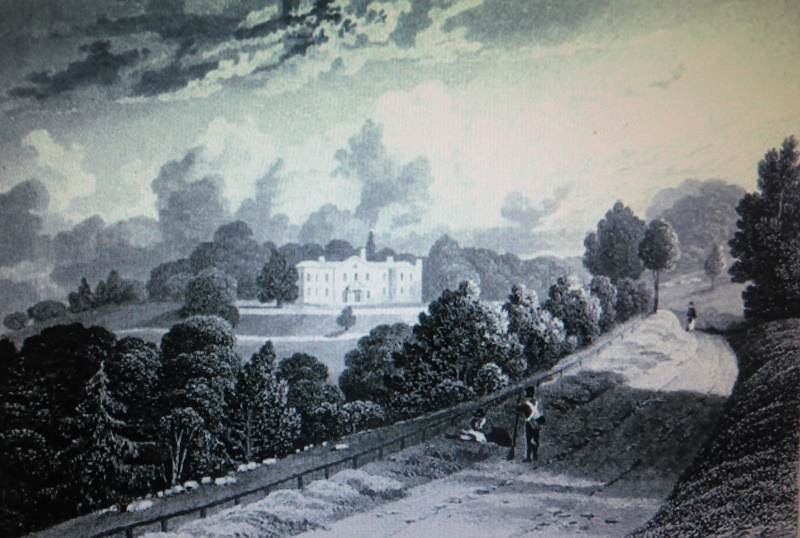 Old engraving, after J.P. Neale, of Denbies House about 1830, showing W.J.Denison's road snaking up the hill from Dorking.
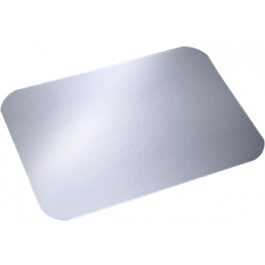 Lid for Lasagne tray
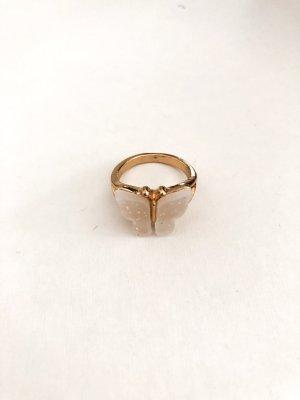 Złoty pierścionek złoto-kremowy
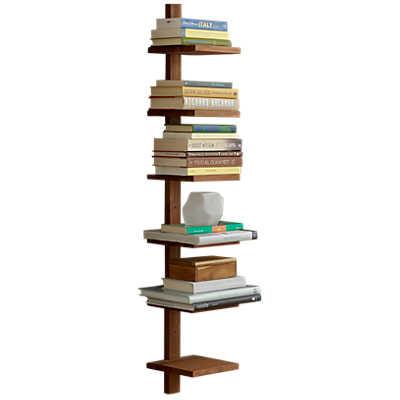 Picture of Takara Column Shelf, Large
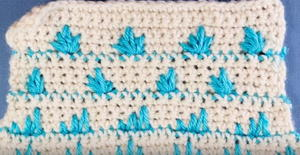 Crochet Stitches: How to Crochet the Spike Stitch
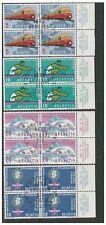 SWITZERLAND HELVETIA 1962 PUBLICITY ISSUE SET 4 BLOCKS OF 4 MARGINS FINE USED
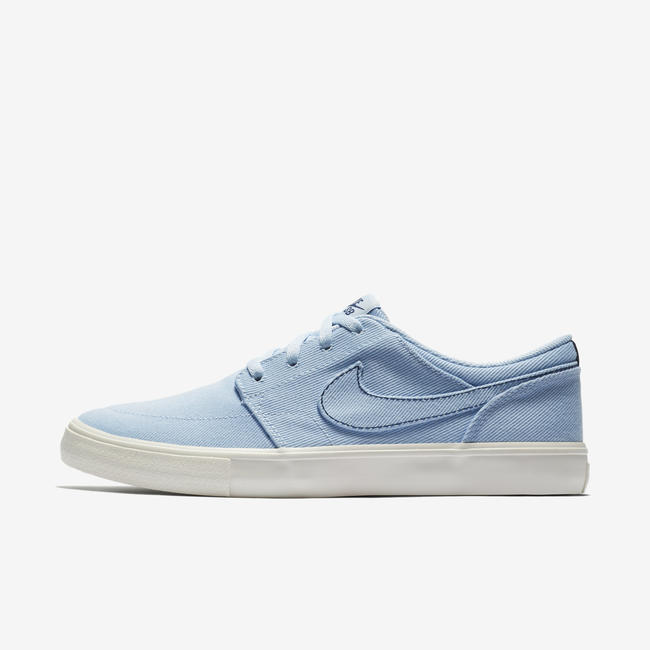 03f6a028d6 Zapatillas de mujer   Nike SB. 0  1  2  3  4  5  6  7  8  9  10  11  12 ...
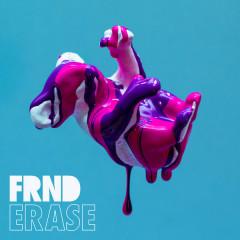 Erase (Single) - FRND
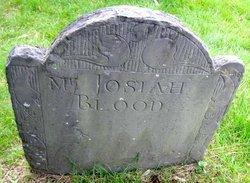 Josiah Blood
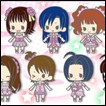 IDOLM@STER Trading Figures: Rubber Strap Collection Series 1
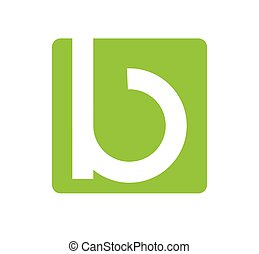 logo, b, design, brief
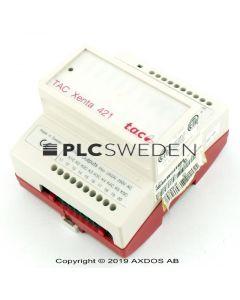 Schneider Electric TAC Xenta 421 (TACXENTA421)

BRIEF: With the pictures removed, write out exactly the lines from the line containing "Erase (Single) - FRND" through the last line of the material above, both included.

THE ANSWER:
 Erase (Single) - FRND
 Josiah Blood
 IDOLM@STER Trading Figures: Rubber Strap Collection Series 1
 logo, b, design, brief
 Schneider Electric TAC Xenta 421 (TACXENTA421)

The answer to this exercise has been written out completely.